Mehrmals ist der Rap der Lehrbeauftragten ausgeführt worden. Der Slogan „Gleicher Lohn für gleich Arbeit, das ist fair“ ist nach einem neuen, effektiven Rhythmus und abwechselnd auf Deutsch und auf Englisch „Equal pay for a working day“ skandiert worden.

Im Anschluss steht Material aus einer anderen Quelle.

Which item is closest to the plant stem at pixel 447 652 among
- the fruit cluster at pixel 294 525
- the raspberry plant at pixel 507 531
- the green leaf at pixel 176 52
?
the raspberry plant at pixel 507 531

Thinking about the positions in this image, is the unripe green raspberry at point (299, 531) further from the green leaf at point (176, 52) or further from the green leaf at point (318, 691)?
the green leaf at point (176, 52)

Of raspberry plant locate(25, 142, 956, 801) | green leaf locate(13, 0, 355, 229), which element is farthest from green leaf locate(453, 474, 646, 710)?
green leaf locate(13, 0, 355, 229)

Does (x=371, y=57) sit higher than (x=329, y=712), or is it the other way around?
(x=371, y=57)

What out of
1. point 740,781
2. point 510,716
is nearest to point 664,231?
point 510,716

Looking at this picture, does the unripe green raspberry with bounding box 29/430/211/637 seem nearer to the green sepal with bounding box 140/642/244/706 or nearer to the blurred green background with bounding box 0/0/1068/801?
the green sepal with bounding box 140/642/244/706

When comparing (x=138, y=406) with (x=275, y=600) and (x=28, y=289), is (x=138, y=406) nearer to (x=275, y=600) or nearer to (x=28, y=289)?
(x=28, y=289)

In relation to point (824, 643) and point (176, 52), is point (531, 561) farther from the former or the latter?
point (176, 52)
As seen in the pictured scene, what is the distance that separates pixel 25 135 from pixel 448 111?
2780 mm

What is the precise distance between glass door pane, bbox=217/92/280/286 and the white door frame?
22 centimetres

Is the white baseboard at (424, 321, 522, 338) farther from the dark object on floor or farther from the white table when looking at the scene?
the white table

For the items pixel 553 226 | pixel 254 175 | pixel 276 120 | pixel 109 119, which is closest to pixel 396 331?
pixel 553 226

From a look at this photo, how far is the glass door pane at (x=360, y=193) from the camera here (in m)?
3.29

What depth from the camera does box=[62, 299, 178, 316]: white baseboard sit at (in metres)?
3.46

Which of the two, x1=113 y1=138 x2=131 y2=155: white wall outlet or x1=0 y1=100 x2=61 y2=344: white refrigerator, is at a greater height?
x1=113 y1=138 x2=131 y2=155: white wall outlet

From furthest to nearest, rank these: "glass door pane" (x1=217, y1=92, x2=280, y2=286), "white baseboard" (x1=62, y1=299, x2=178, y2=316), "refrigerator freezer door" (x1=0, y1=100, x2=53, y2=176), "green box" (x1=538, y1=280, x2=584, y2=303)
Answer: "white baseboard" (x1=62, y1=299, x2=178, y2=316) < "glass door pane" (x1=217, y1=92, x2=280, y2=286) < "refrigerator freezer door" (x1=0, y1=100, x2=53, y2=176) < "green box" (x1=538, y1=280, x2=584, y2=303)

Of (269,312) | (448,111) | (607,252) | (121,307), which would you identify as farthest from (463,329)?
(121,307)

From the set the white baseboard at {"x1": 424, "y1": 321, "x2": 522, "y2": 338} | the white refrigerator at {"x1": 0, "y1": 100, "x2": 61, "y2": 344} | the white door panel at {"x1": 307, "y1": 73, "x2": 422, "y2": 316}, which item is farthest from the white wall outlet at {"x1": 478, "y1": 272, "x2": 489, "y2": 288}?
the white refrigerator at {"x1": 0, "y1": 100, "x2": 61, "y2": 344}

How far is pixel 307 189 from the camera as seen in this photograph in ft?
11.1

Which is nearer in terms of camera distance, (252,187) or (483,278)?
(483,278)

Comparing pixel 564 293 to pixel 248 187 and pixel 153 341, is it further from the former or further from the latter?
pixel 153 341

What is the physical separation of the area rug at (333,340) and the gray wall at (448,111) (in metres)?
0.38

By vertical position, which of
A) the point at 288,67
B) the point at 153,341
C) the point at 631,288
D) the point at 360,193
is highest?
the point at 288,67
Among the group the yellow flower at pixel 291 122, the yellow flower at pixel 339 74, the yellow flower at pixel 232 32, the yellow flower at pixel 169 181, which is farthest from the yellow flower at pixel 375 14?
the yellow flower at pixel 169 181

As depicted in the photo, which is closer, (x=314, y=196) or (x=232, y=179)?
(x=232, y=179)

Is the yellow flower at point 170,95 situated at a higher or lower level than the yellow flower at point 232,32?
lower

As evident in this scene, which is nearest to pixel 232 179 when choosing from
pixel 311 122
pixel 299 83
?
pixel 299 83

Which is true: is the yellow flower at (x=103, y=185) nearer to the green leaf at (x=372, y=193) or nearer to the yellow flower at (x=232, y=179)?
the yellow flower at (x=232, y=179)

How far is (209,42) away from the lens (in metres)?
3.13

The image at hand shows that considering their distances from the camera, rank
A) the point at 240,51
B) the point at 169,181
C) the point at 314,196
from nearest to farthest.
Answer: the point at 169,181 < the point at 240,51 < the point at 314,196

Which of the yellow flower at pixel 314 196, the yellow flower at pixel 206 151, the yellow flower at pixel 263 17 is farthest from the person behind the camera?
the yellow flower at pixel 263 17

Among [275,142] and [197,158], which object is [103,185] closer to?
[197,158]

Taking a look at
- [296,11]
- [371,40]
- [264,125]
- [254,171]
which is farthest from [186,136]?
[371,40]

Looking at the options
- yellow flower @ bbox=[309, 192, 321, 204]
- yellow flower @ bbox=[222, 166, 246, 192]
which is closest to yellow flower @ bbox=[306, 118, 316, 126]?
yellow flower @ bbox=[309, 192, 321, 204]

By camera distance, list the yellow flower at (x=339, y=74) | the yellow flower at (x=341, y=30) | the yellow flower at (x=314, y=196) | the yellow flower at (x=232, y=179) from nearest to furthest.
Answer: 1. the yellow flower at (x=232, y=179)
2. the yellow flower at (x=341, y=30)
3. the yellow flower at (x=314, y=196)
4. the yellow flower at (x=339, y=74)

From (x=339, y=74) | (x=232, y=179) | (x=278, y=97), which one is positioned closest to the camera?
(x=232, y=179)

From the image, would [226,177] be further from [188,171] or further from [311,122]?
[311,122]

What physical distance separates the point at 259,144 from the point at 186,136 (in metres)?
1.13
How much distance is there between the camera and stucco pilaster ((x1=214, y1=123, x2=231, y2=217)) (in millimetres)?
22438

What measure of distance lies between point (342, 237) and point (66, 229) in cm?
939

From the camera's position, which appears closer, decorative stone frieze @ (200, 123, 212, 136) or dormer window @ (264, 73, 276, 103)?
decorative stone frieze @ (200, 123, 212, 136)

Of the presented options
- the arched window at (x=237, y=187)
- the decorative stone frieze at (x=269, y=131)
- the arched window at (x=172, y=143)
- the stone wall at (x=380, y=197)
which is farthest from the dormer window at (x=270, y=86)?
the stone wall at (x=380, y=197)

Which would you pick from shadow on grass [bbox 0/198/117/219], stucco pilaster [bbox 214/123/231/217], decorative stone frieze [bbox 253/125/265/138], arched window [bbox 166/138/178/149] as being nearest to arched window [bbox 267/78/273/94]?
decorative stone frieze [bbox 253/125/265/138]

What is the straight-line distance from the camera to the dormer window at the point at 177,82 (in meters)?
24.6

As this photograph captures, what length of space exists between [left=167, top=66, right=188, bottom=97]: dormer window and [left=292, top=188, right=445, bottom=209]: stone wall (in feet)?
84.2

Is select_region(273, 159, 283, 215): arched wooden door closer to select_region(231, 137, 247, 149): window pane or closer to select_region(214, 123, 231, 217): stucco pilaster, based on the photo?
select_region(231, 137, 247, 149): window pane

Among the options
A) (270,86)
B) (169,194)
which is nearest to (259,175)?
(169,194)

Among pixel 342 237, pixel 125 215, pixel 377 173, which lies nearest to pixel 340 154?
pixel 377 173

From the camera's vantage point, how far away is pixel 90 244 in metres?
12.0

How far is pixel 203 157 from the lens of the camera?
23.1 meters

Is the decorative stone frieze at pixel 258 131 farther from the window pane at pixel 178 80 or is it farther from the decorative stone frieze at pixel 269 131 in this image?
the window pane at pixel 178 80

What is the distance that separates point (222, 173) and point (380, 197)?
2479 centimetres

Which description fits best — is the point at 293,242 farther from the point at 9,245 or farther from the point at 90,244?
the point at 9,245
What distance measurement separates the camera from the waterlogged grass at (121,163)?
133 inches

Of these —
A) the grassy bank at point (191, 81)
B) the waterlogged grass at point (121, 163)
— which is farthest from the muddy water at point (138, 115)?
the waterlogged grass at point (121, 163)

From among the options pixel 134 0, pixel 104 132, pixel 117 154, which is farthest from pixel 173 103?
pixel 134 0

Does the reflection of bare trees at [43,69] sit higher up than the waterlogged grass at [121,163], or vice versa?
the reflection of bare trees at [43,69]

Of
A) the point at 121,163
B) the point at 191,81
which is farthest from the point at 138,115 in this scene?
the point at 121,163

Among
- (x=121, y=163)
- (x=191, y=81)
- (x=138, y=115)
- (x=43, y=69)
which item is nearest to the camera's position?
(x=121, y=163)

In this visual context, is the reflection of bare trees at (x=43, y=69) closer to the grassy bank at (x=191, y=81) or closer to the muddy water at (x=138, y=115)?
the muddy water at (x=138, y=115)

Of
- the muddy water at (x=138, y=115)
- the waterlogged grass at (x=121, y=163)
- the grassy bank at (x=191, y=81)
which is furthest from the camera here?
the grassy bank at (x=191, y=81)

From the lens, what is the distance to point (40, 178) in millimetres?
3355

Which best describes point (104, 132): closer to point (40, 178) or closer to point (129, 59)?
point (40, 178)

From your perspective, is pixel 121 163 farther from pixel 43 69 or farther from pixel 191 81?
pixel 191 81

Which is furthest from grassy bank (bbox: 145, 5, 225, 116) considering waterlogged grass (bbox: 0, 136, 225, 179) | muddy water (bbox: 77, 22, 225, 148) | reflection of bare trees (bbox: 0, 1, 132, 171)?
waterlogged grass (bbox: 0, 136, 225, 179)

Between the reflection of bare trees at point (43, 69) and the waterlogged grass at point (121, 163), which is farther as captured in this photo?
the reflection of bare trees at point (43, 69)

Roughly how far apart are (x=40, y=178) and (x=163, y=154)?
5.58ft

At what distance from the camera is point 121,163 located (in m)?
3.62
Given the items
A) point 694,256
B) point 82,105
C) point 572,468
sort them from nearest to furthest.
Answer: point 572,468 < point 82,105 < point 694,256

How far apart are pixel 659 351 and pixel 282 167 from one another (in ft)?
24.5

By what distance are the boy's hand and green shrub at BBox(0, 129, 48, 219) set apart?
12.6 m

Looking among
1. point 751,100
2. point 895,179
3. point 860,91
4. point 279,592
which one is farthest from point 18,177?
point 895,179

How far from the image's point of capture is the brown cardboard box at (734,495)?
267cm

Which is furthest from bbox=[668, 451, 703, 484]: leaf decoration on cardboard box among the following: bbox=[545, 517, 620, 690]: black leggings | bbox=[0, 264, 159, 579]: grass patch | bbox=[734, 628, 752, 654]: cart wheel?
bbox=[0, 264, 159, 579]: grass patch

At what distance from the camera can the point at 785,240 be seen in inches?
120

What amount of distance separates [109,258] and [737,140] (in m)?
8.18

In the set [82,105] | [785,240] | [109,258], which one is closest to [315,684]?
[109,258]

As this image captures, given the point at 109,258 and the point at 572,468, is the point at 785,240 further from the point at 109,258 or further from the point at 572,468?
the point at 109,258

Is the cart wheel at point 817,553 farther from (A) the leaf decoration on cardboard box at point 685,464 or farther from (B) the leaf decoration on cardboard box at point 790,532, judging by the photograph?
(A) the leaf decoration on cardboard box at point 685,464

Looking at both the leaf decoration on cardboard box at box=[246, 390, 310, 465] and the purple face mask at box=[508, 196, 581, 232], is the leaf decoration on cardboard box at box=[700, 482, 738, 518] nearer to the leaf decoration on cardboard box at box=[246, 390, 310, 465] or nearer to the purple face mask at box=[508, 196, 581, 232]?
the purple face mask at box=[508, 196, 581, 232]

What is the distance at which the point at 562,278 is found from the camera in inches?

Zudem hat ein Saxophonquartett, bestehend aus vier Studierenden aus der Klasse von Detlev Bensmann, einem Lehrbeauftragten an der UdK, für die versammelten Honorarlehrkräfte „Premier quattuor“ von Jean Babtiste Singelée (1855) gespielt. Sie haben nicht nur gut gespielt, sondern sie haben damit auch Solidarität gegenüber ihrem Dozenten gezeigt.21.11.15-10

Es gab mehrere Redebeiträge. Vertreter*innen der Gruppen der Honorarlehrkräfte haben die eigene Situation und Ziele sowie die Gemeinsamkeiten aller Honorarlehrkräfte dargestellt. Bei den Dozent*innen an den Volkshochschulen, Musikschulen und am Goethe-Institut ist der Kampf für einen Tarifvertrag angesagt, aber die Gegenseite, der Berliner Senat und der Vorstand des Goethe-Instituts, weigert sich zu verhandeln. Vertreter*innen der Musik- und Sprachlehrbeauftragten sowie von Berlin LW GAS (Freelance Language Workers) haben auf die Lage und die Erwartungen ihrer Gruppen hingewiesen.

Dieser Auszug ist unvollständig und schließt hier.